One inquiry says some out-of-towners rate us highly, but Open Table’s listing of the 100 restaurants gives us the snub.
I’ve had the experience myself, a year or so ago, trying to impress a blase New Yorker with details of our fair city’s food scene — plenty of restaurants and cool chefs, Sullivan pumping out young culinary talent, great local farms, fresh lobster in giant tanks, Food & Dining magazine covering it all — but his languid expression indicated he wasn’t all that impressed.
In a recent blog post, Business First writer Caitlin Bowling talked with a few recent arrivals from out of state, who spoke admiringly of how they see Louisville’s involvement with good food, from the perspective of a business person opening a healthful food delivery operation, and the new chef at The Brown hotel.

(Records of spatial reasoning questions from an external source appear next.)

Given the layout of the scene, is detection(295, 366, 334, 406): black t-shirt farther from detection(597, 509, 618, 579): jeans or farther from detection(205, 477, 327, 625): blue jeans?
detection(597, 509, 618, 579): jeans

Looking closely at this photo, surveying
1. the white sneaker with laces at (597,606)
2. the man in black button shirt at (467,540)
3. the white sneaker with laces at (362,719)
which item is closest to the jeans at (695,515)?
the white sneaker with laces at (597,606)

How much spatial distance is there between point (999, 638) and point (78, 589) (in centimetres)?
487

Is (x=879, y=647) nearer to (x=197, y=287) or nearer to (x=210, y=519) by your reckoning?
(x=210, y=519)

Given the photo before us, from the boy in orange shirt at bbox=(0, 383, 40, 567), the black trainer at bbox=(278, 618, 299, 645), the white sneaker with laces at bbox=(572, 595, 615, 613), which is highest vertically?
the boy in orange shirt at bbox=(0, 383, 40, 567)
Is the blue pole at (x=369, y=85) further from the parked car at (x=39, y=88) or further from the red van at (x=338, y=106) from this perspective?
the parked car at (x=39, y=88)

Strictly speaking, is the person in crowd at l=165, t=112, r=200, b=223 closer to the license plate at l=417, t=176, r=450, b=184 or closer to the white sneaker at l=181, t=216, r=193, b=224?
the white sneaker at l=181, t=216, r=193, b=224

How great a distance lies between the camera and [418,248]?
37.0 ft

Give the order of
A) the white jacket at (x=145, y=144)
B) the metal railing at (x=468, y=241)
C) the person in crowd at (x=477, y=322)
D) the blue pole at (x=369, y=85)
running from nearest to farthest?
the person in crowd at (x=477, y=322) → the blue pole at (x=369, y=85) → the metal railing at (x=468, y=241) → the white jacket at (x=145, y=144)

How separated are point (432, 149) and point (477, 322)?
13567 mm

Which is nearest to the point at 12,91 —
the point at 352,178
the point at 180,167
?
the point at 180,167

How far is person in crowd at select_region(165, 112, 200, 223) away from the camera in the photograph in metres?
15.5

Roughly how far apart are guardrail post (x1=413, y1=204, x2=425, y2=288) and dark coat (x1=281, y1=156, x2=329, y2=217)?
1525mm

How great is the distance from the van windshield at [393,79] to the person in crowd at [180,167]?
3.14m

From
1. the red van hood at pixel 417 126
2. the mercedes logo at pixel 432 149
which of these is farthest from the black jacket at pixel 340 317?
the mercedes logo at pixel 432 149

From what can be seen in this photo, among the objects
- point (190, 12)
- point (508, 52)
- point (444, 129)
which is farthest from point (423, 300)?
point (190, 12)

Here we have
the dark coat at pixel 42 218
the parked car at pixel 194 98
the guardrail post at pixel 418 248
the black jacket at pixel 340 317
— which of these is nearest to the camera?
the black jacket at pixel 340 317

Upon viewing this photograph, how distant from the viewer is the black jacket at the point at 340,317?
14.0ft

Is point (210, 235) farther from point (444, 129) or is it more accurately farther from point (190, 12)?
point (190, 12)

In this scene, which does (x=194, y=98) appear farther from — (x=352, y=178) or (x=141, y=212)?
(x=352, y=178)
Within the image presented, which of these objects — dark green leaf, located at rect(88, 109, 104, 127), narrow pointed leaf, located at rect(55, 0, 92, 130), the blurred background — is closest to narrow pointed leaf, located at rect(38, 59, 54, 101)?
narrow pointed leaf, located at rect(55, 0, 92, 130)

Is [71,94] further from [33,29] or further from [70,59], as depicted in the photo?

However, another Business First story reported that one indicator of restaurant popularity, Open Table’s annual “100 Best American Restaurants” list shut out Louisville in its considerations. (The last local place to make the list was Corbett’s—An American Place in 2011.)
Whether anyone should cry in their beer over this list compiled by an on-line reservation service, its criteria being principally enthusiasm reported to the site by the restaurant’s fans, is a question. Not to be too snarky, but the list does include restaurants in Langely, Oklahoma, Banner Elk, N.C., Roanoke, Texas, and Billings, Montana—as well as the usual suspects, like The French Laundry, Gramercy Tavern and Per Se.
The three Kentucky restaurants that are on the list are Jonathan at Gratz Park in Lexington, Bouquet Restaurant and Wine Bar in Covington, and Patti’s 1880’s Settlement in Grand Rivers–which is in the northern section of Land Between the Lakes. (My guess is that just getting to Patti’s makes people very hungry.)